Excerpt to read:
* BEGIN *

- My Family Series 3 DVD Cover
- No. of episodes: 13 + Christmas Special

Release
- Original network: BBC One
- Original release: 6 September – 25 December 2002

Series chronology
- ← Previous 2 Next → 4

= My Family series 3 =

The third series of the BBC family sitcom My Family originally aired between 6 September 2002 and 25 December 2002. The series was commissioned following consistently high ratings for the second series. The opening episode of the series, "Absent Vixen, Cheeky Monkey", re-introduces the five main characters, but also writes out the character of Janey, who plays only a recurring role in this series. In Episode 3, Abi Harper, played by Siobhan Hayes, is introduced to replace Janey. All fourteen episodes in the third series are thirty minutes in length, including the Christmas special. The series was once again produced by Rude Boy Productions, a company that produces comedies created by Fred Barron. The series was filmed at Pinewood Studios in London, in front of a live audience.

==Episode Information==

| No. overall | No. in series | Title | Directed by | Written by | Original release date | UK viewers (millions) |
Series
| 22 | 1 | "Absent Vixen, Cheeky Monkey" | Dewi Humphreys | James Hendrie and Ian Brown | 6 September 2002 | 8.10 |
After Janey leaves home to go to Manchester University, Ben and Susan fight for who will get her room, Susan begins to miss Janey too much and begins to bug Ben about it every night. Meanwhile, Nick gets a job as a shelf stacker at a supermarket called Freshfair and brings his work home with him, while Michael is reading The Art of War by Sun Tzu.

* END *

Exercise directions:
Answer these from the page on My Family series 3:
(a) On which network did the third series originally air?
(b) Which actor plays Abi Harper?
(c) In the opening episode, what job does Nick take, and where?

Given information:
* BEGIN *

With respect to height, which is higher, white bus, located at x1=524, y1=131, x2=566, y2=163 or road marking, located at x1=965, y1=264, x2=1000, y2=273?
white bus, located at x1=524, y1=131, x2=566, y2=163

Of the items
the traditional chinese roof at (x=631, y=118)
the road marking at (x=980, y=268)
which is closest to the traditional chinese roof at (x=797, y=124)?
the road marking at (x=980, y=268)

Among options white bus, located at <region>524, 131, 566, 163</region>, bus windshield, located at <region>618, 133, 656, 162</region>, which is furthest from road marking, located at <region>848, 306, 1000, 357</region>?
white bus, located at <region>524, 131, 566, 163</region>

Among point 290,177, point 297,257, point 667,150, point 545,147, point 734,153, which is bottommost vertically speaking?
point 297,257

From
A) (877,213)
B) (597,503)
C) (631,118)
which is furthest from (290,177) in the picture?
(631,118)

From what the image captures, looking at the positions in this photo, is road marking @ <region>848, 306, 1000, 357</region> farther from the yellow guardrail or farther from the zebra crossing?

* END *

Task solution:
(a) BBC One
(b) Siobhan Hayes
(c) He becomes a shelf stacker at a supermarket called Freshfair.